As idéias de substâncias são “aquelas
combinações de idéias simples tomadas para representar coisas particulares
distintas que subsistem por si próprias; nessas combinações a idéia suposta ou
confusa de substância, enquanto tal, é sempre a primeira e principal” (II xii 6). Em outros termos, as idéias de substâncias são os
aglomerados de idéias simples que supomos fluir de um suporte ou substrato com
existência autônoma, a substância pura, cuja postulação
explicaria o fato de que essas idéias simples costumam “vir juntas” (ver
II xxiii 1). Mas essa substância pura, o “suporte”

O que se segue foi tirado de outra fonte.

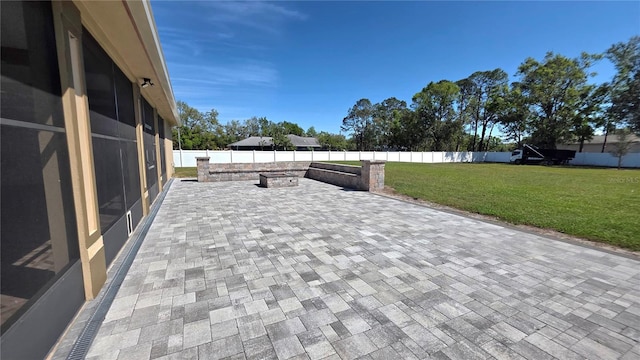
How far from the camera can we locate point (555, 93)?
29.8m

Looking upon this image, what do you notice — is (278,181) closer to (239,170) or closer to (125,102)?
(239,170)

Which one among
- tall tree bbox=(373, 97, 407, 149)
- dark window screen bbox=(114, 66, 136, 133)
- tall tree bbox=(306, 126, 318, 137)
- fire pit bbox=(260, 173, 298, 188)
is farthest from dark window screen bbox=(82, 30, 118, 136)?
tall tree bbox=(306, 126, 318, 137)

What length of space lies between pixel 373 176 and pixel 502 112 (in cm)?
3633

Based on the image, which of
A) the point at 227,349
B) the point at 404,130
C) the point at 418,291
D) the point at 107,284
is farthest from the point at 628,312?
the point at 404,130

das qualidades que seriam as causas dessas idéias, é apenas uma suposição filosófica – “um
não-sei-o-que que suporta os acidentes” –, a respeito da qual, segundo Locke, não temos nenhuma idéia clara (II xxiii
2, 3). Já as idéias de modo são os aglomerados de idéias simples que não
imaginamos subsistir por si mesmos, sendo dependências ou afecções de
substâncias (II xii 4). Exemplos: idéias de substâncias: lâmpada, Chopin; idéias de modos: piedade, centena.
4.
a)
Idéias são de natureza mental, constituindo o objeto imediato de nosso
conhecimento. As qualidades sensoriais, por outro lado, são supostas
por Locke (e a maioria dos outros filósofos modernos) serem inerentes a
substâncias corporais, e propostas como sendo a causa das idéias de
sensação que temos. Veja-se esta passagem de II viii
7: “... será conveniente distinguir [as idéias], enquanto idéias ou percepções
em nossas mentes, e enquanto modificações da matéria nos corpos que causam tais
percepções em nós”. O método “histórico, direto” proposto
inicialmente no Ensaio consiste em lidar apenas com a mente e
suas idéias, ou seja, o material genuinamente empírico, patente à nossa
cognição; a explicação desse material em termos de uma realidade ontologicamente
distinta da mente é uma violação desse método, ao postular entes não acessíveis
empiricamente. b) As qualidades
primárias são aquelas “totalmente inseparáveis dos corpos, em qualquer estado
que estejam” (II viii 9): solidez, extensão, forma,
movimento ou repouso, número, tamanho e textura (9, 10 e 23). As qualidades
secundárias são aquelas que “na verdade não são nada nos próprios objetos senão
poderes de produzir várias sensações em nós, como cores, sons, gostos etc, por
meio das qualidades primárias [...] de suas partes imperceptíveis” (10). As
qualidades secundárias são, pois, relativas à interação dos corpos com nosso
aparelho sensorial e cognitivo. As idéias qualidades primárias são
“semelhanças” a algo que realmente existe nos corpos, enquanto que as das
qualidades secundárias não são.
5.
a)
de existência real, grau sensitivo: ‘A Torre
Eiffel existe.’
b)
de existência real, grau intuitivo: ‘Eu
existo.’
c)
de identidade e diversidade, grau intuitivo:
‘Quadrado não é círculo.’
d)
de identidade e diversidade, grau
demonstrativo: Não há exemplos desse caso: todo conhecimento de identidade e
diversidade, por ser trivial, é intuitivo.
e)
de relação, grau demonstrativo: ‘Em todo
triângulo retângulo, o quadrado da hipotenusa é igual à soma dos quadrados dos
catetos.’ (Teorema de Pitágoras)
f)
de coexistência: ‘Os homens são mortais.’